Im Jahre 1914 wurde in Ausführung eines sogenannten Familienschlusses vom 24. September 1908/15. Februar 1909 eine Pensions-Satzung für die Herzoglich Sagan'schen Beamten und deren Hinterbliebene erlassen und eine entsprechende von der Hauptrentkasse Sagan mitverwaltete Pensionskasse gegründet, deren Mittel im wesentlichen durch Zuführung von seiten des Lehnsherrn bis zum vorgesehenen Höchstbetrag von 500.000,– Mark aufzubringen waren.

Als in den Jahren/nach 1933 mit der Auflösung des Thronlehns auf Grund der damaligen Gesetzgebung gerechnet werden mußte, fürchteten die ruhegeldberechtigten Arbeitnehmer des Thronlehns für den Fall der Lehnsauflösung, daß die Durchsetzung ihrer Ruhegeldansprüche künftig Schaden nehmen könnte. Aus diesem Anlaß wurde im Jahre 1935 der eingetragene Verein der Beamten, Ruhegehalts-, Witwen- und Waisengeldempfänger des Thronlehns Fürstentum Sagan (Waldgut Herrschaft Sagan) in Sagan [künftig: Beamtenverein] mit dem satzungsmäßigen Zweck gegründet, die Gehalts- oder Ruhegeldansprüche seiner Mitglieder gegen den jeweiligen Lehnsbesitzer zu verwirklichen. Zu diesem Zweck waren notfalls die dem einzelnen Mitglied zustehenden Ansprüche an den Verein fiduziarisch abzutreten. Im Zuge der Auflösung des Thronlehns auf Grund der damaligen Gesetzgebung wurde eine erhöhte Sicherung der Ansprüche der versorgungsberechtigten Arbeitnehmer des Thronlehns gesetzlich gefordert. Deshalb schloß der letzte Inhaber des Thronlehns, Herzog Boson II., mit dem Beamtenverein am 3. November 1936 in notarieller Form einen Vertrag, worin er sich verpflichtete, das Vermögen der Pensionskasse auf 1,5 Mill. Goldmark aufzustocken und den Wertpapierbestand auf rund 650.000,– RM zu erhöhen. Diese Verpflichtung wurde überwiegend durch die Übereignung von Grundstücken und durch die Verpfändung von Wertpapieren erfüllt.
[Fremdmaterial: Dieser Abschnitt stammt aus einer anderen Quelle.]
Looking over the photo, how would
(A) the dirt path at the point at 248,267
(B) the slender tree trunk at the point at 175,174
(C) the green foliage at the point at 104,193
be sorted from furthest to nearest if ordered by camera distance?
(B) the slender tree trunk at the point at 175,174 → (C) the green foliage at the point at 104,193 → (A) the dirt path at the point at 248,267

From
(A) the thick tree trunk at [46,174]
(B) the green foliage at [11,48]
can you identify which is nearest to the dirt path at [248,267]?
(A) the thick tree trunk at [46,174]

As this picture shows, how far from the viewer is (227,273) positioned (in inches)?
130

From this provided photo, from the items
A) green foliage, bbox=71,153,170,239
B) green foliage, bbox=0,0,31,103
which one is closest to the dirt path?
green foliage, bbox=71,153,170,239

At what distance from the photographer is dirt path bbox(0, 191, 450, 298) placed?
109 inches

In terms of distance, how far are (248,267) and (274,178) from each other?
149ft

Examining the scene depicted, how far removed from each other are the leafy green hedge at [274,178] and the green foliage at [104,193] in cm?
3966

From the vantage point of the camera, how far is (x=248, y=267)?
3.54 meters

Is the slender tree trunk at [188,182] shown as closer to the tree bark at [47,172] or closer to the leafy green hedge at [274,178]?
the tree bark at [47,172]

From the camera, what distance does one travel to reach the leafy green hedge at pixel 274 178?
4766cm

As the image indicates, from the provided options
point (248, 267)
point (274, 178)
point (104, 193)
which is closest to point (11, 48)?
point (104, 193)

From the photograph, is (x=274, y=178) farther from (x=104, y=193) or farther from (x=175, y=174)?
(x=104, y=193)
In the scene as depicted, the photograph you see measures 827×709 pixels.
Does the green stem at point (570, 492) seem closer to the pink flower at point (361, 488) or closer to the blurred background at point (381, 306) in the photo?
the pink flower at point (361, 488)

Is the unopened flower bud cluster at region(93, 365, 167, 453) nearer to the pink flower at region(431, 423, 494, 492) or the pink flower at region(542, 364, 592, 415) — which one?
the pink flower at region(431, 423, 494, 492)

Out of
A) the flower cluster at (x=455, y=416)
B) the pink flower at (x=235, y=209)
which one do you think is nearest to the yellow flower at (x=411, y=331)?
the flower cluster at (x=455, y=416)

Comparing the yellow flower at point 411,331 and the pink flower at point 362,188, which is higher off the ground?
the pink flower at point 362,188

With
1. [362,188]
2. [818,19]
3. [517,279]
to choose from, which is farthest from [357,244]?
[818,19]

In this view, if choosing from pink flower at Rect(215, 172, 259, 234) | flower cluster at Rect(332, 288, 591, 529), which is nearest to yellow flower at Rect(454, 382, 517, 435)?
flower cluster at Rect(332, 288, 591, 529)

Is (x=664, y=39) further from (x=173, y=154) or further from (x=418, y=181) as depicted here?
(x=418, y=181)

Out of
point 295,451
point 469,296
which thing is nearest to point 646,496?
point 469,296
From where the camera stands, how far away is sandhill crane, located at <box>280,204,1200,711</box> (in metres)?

Im Sommer 1944 hatte der vom Verein verwaltete Pensionsfonds ein Vermögen von rund 1.600.000,– RM.

Von dem Wertpapiervermögen hat der Rentmeister des Lehns bei Kriegsende Reichstitel im Nominalwert von 343.000,– RM in die Bundesrepublik verbracht. Nach geschehener Anmeldung dieser Werte hat die Bundesschuldenverwaltung auf Grund der Vorschriften des Allgemeinen Kriegsfolgengesetzes am 14. Oktober 1964 eine Gutschrift von 34.500,– DM als Ablösungsschuld und einen Barbetrag von 12.424,14 DM nebst 4 % Zinsen ab 1. April 1955 und einen Spitzenbetrag zugeteilt. Nach dem unanfechtbar abgeschlossenen Ablösungsverfahren der Bundesschuldenverwaltung können über diese Ablösungswerte, die von der Filiale München der Deutschen Bank AG verwaltet werden, der Beklagte und der Beamtenverein gemeinsam verfügen; die Bundesschuldenverwaltung hat es ihnen überlassen, wie sie sich über die Verwendung der Ablösungswerte einigen. Der Beamtenverein hat 1958 seinen Sitz von Sagan nach Münster verlegt; ihm gehören eine Reihe von Mitgliedern an, die Ansprüche darauf erheben, aus den Ablösungswerten die Altersversorgung zu erhalten, die ihnen von dem Inhaber des Thronlehns Sagan zugesagt war und die sie wegen des Kriegsausganges nicht bzw. nicht mehr erhielten.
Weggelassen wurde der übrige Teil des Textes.